The defendants filed general demurrers to the petition, and on a hearing the court sustained three grounds of the demurrer of the brotherhood, overruled two grounds, and sustained the demurrer of the railway company. To that part of the court's order sustaining the general grounds of demurrers the petitioner excepted by a main bill of exceptions; and the brotherhood by cross-bill of exceptions assigns error on the court's overruling two of the grounds of its demurrer.

All questions and issues raised in this case except one were determined adversely to the contentions of the present petitioner in the case of Lamon v. Ga. So. & Fla. R. Co., 212 Ga. 63 (90 S. *144 E. 2d 658). The only issue here made and not there decided is the one in which the plaintiff asserts that, since he was not a member of the defendant brotherhood, and under its rules could not be a member, such brotherhood did not have any authority to enter into a contract with his employer for the surrender of his seniority rights and compel him to retire against his will because he was 70 years of age.

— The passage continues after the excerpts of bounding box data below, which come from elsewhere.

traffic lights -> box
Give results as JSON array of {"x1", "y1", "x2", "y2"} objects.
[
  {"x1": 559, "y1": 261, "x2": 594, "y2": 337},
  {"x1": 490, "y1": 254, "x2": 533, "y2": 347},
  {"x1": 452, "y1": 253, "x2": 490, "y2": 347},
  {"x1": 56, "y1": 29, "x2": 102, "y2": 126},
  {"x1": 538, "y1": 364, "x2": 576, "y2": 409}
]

It is apparent from the pleadings in the instant case that the defendant brotherhood was the duly elected representative of the firemen and enginemen in the employ of the defendant railway company under the provisions of the act of Congress known as the Railway Labor Act (45 U. S. C. A. ยงยง 151 et seq.); and under the provisions of that act, the brotherhood had the right and authority to negotiate a contract with the railroad concerning wages and working conditions, and such representative bargaining agency was under a duty to represent those who did not belong to the brotherhood as well as those who did, and no employee, a member of the class represented by the bargaining agent, would have a right to negotiate independently a contract of employment with the railroad. Steele v. Louisville &c. R. Co., 323 U.S. 192 (65 Sup. Ct. 226, 89 L. ed. 173); Lewellyn v. Fleming, 154 Fed. 2d 211 (cert. den. 329 U. S. 715); Betts v. Easley, 161 Kan. 459 (169 Pac. 2d 831). The petitioner's right of seniority is not inherent, but if it exists, it must be by virtue of statute, administrative regulation, contract with employer, or collective-bargaining agreement. Elder v. N. Y. Central R. Co., 152 Fed. 2d 361 (1). The amendment to the collective-bargaining agreement between the Brotherhood to Locomotive Firemen and Enginemen and Central of Georgia Railway Company, being negotiated by the bargaining agent of the firemen, and being within the scope of its authority, is binding upon the petitioner; the questions of seniority and age for retirement being subject matters under the Railway Labor Act which the petitioner's bargaining agent had a right to negotiate with the employer.

In view of the rulings made in the Lamon case, supra, and what is said above, it follows that it was not error to sustain the general demurrers of the defendants.

The rulings complained of in the cross-bill of exceptions of the Brotherhood of Locomotive Firemen and Enginemen are identical *145 with those involved in the Lamon case, supra, and are controlled by the rulings in that case.

Judgment affirmed on both the main bill and cross-bill of exceptions. All the Justices concur.